#### TASK PROMPT:
Rewrite the rows from the start through the row containing "Conklin® Roofing Systems", changing "diffuser" to "candle" and keeping everything else the same. Leave the pictures out of your answer.

⟨

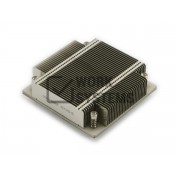 Радиатор Supermicro SNK-P0046P LGA1156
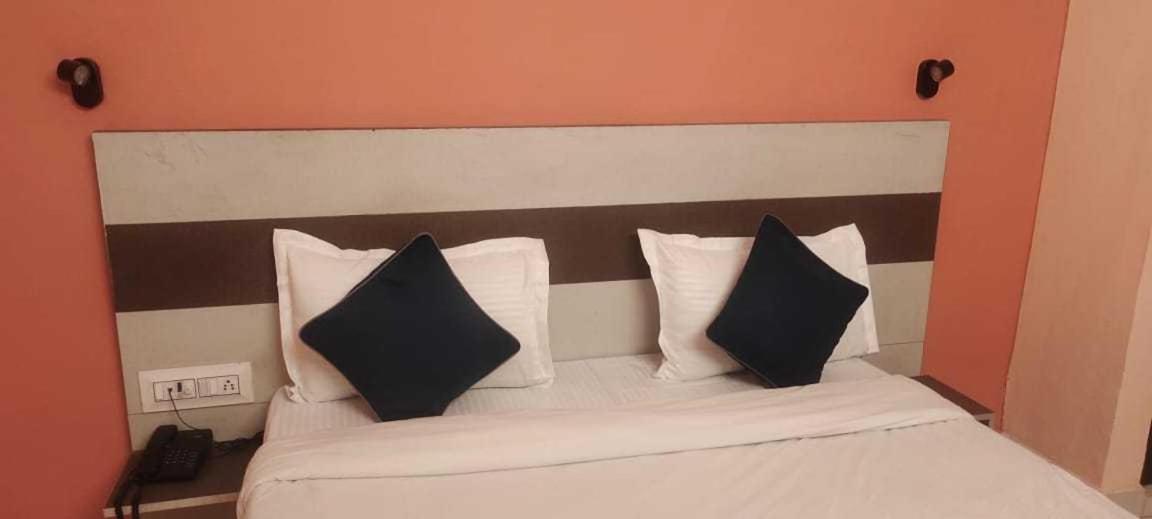 O Ram Palace Hotel Delhi (National Capital Territory of India)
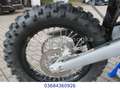 Sherco 300 SE 2025 NEU NEU NEU Bleu - thumbnail 8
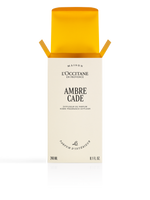 Ambre Cade diffuser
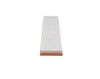 Bosch Air Filter 1 457 429 793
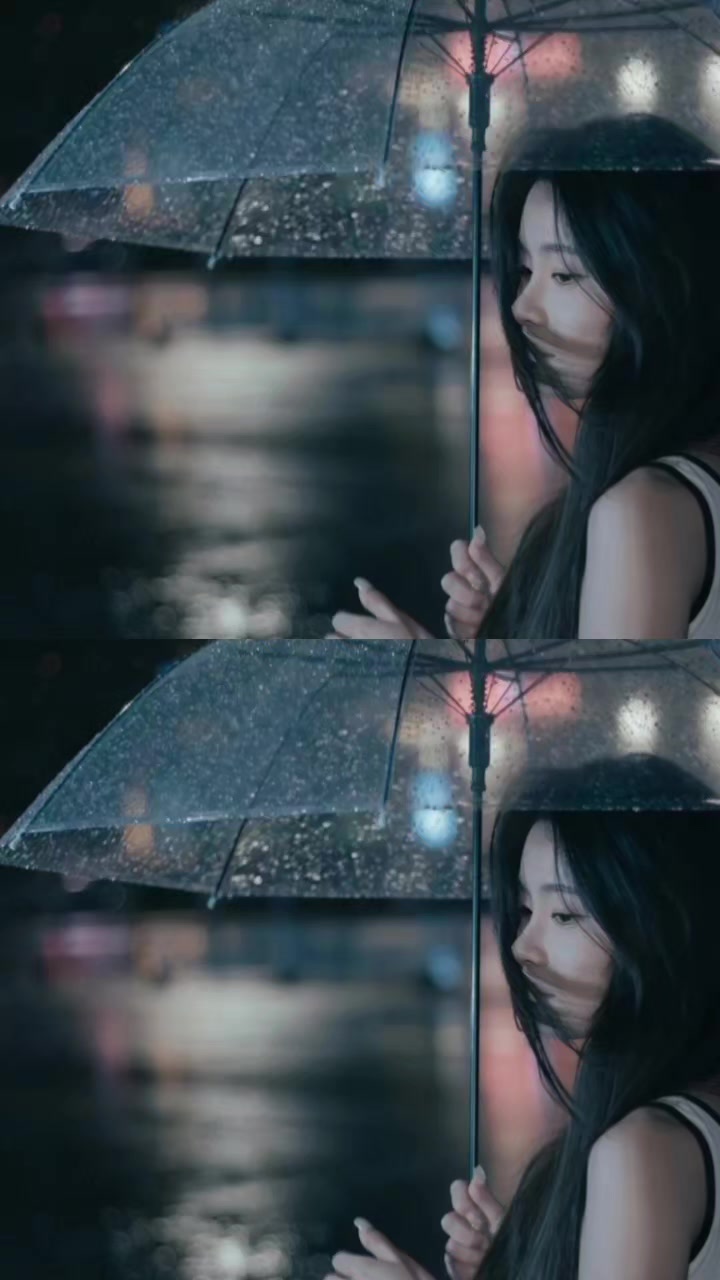 @Hương Tr&agrave; M&aacute;y qu&eacute;t TANITA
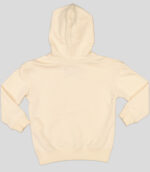 HOODIE CAPUCHE MOLLETON 100 % COTON – Image 14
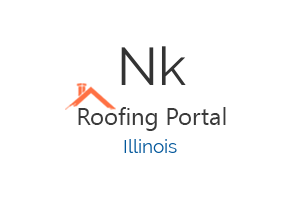 Conklin® Roofing Systems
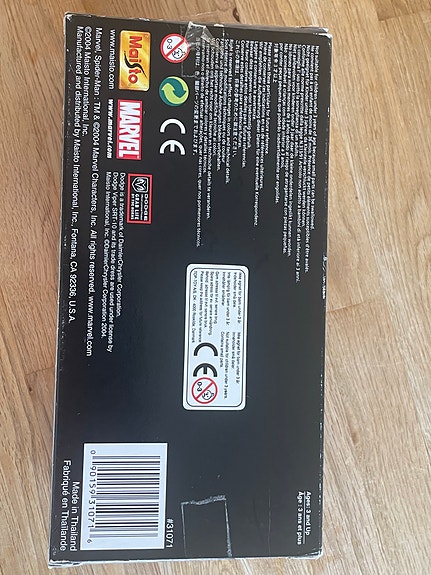 Product image 4 of 4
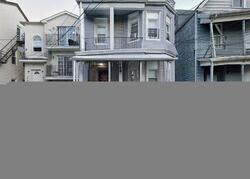 Pre-foreclosure in  S 11TH ST Newark, NJ 07107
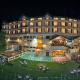 Gables Mashobra Shimla, A Club Mahindra Associate Resort, Mashobra (foto 3)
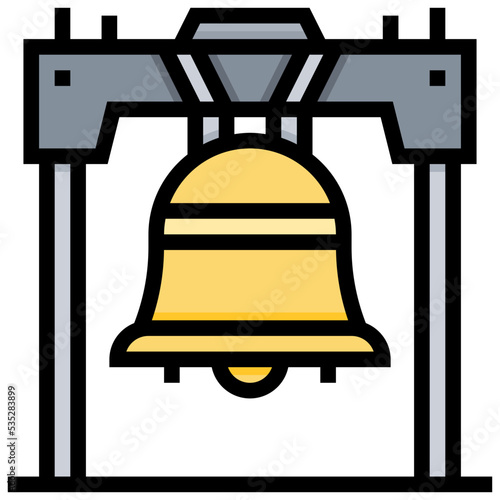 liberty icon
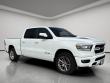 2023 Ram 1500 Truck
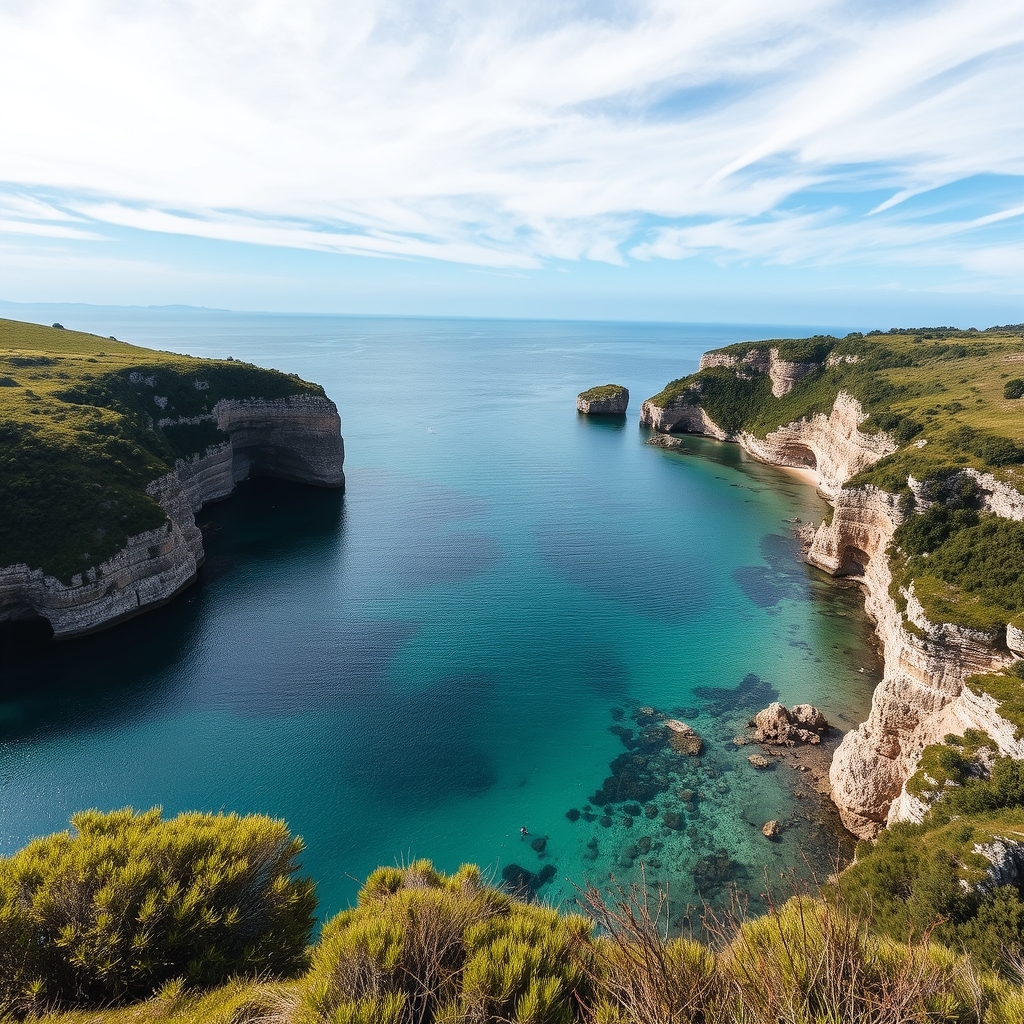 Planes para disfrutar del turismo de aventura en Galicia: deportes acuáticos 1 Planes para disfrutar del turismo de aventura en Galicia: deportes acuáticos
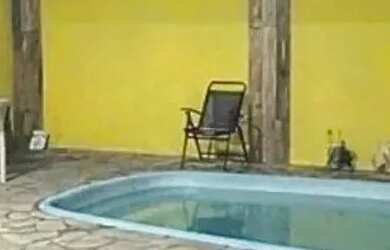 Imagem: Casa à venda em rua pública, ARUANA, Aracaju, SE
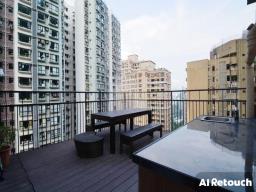 Good View Court image 5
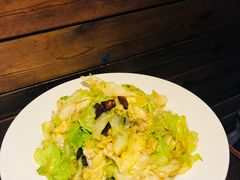 -老板恋上鱼(环山路店)
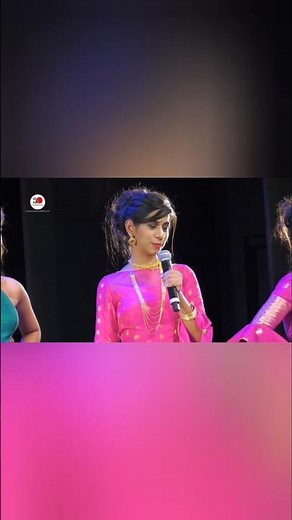 #selfintroduction #faceoftheyear #beautycontest #beautypageant #freshersmustwatch #zenasiafoundation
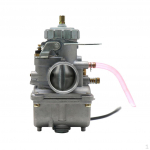 Karburaator 34 mm &uuml;mmargune liug 42 6015 VM34SC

⟩

#### ANSWER TO THE PROBLEM:
 Радиатор Supermicro SNK-P0046P LGA1156
 O Ram Palace Hotel Delhi (National Capital Territory of India)
 Sherco 300 SE 2025 NEU NEU NEU Bleu - thumbnail 8
 Ambre Cade candle
 Bosch Air Filter 1 457 429 793
 @Hương Tr&agrave; M&aacute;y qu&eacute;t TANITA
 HOODIE CAPUCHE MOLLETON 100 % COTON – Image 14
 Conklin® Roofing Systems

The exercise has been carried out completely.